R 4.3.1 was used; below we list the necessary dependencies to run the code:
- MASS_7.3-60
- progress_1.2.3
- geex_1.1.1
- lmtest_0.9-40
- historicalborrow_1.0.4
- caret_6.0-94
- SelectiveIntegrative_1.0 (installed using devtools from Github repository: Gaochenyin/SelectiveIntegrative)
From the project root directory, we will execute the following command which has some input arguments:
Rscript experiments/run_simulation_study.R <trial_size> <external_size> <population_shift> <correct_model_specification> <seed>Each scenario corresponds to different inputs arguments.
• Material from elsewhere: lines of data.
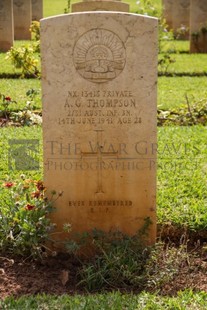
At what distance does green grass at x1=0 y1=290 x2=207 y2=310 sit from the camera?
3543mm

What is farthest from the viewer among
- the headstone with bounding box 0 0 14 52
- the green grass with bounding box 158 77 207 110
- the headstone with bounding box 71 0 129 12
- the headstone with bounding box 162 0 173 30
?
the headstone with bounding box 162 0 173 30

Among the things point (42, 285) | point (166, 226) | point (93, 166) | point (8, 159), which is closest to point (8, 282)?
point (42, 285)

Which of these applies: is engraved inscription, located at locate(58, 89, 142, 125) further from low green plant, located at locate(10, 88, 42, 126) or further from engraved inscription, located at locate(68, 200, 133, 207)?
low green plant, located at locate(10, 88, 42, 126)

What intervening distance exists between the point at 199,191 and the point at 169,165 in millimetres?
791

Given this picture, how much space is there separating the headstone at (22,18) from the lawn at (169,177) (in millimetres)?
6713

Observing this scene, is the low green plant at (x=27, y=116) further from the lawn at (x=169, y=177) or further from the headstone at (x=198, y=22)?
the headstone at (x=198, y=22)

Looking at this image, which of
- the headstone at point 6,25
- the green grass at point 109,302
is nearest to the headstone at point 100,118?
the green grass at point 109,302

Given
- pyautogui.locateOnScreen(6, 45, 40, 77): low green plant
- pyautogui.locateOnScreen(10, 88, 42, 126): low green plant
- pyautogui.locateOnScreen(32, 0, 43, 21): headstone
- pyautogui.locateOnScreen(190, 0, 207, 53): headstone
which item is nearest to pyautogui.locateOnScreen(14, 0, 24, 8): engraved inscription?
pyautogui.locateOnScreen(32, 0, 43, 21): headstone

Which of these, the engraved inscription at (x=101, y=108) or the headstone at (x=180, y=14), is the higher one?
the headstone at (x=180, y=14)

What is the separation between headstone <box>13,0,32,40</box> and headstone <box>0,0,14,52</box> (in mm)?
3472

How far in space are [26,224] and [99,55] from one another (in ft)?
3.67

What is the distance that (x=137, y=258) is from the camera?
4145 mm

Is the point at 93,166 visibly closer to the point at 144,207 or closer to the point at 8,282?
the point at 144,207

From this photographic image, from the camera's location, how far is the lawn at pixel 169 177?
11.8ft
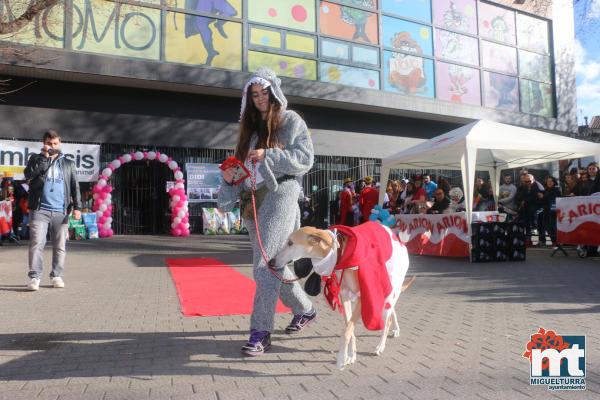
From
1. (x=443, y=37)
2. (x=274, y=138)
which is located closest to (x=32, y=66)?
(x=274, y=138)

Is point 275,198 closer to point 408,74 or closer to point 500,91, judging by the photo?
point 408,74

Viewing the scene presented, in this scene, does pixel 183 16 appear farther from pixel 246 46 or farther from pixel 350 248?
pixel 350 248

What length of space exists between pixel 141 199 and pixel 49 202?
1084 centimetres

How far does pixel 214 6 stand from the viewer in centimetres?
1593

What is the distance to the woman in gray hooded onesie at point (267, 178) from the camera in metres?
3.24

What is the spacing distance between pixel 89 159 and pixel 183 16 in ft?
18.8

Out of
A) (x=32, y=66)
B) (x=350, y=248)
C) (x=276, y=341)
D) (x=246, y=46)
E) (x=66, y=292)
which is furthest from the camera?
(x=246, y=46)

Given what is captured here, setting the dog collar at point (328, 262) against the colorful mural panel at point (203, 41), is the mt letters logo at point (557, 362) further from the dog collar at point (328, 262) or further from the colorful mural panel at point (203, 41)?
the colorful mural panel at point (203, 41)

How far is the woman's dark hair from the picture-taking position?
11.2 feet

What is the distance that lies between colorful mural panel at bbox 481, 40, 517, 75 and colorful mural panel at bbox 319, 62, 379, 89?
6.27 meters

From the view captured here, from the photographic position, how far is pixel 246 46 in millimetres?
16344

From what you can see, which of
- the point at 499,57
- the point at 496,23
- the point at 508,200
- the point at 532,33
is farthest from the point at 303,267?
the point at 532,33

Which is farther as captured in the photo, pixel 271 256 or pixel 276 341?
pixel 276 341

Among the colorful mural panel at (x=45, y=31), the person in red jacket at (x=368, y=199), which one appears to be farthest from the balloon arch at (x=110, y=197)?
the person in red jacket at (x=368, y=199)
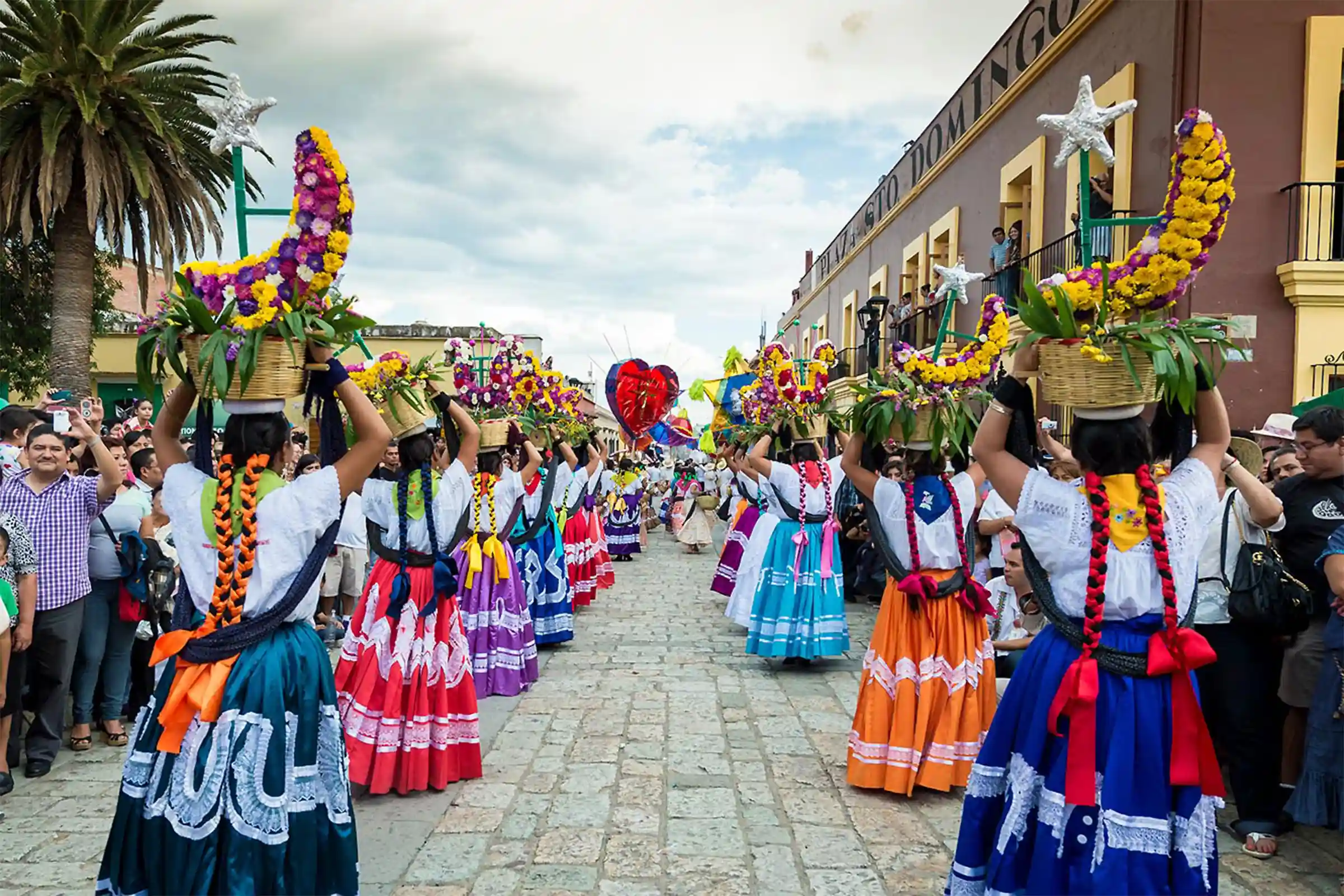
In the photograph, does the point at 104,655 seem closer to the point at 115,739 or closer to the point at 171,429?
the point at 115,739

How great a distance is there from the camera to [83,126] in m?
14.2

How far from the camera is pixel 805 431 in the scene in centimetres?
816

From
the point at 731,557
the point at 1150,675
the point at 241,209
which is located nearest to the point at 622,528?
the point at 731,557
| Scenario | Description | Command |
|---|---|---|
| A1 | Small trial, correct assumptions (Scenario A) | Rscript experiments/run_simulation_study.R 50 200 0 1 50 |
| A2 | Large trial, correct assumptions (Scenario A) | Rscript experiments/run_simulation_study.R 200 200 0 1 50 |
| B1 | Small trial, misspecified assumptions (Scenario B) | Rscript experiments/run_simulation_study.R 50 200 0.5 0 50 |
| B2 | Large trial, misspecified assumptions (Scenario B) | Rscript experiments/run_simulation_study.R 200 200 0.5 0 50 |
Note: Each command simulates 250 repetitions of that configuration. In the paper, results are based on 5000 repetitions. To reproduce the paper's results, rerun the above commands multiple times using different random seeds.
After the simulations have run, we can execute the code from the notebook experiments/plot_table_1.Rmd.
Inside the notebook, you must specify the list of simulation output files located in the output_folder/ directory.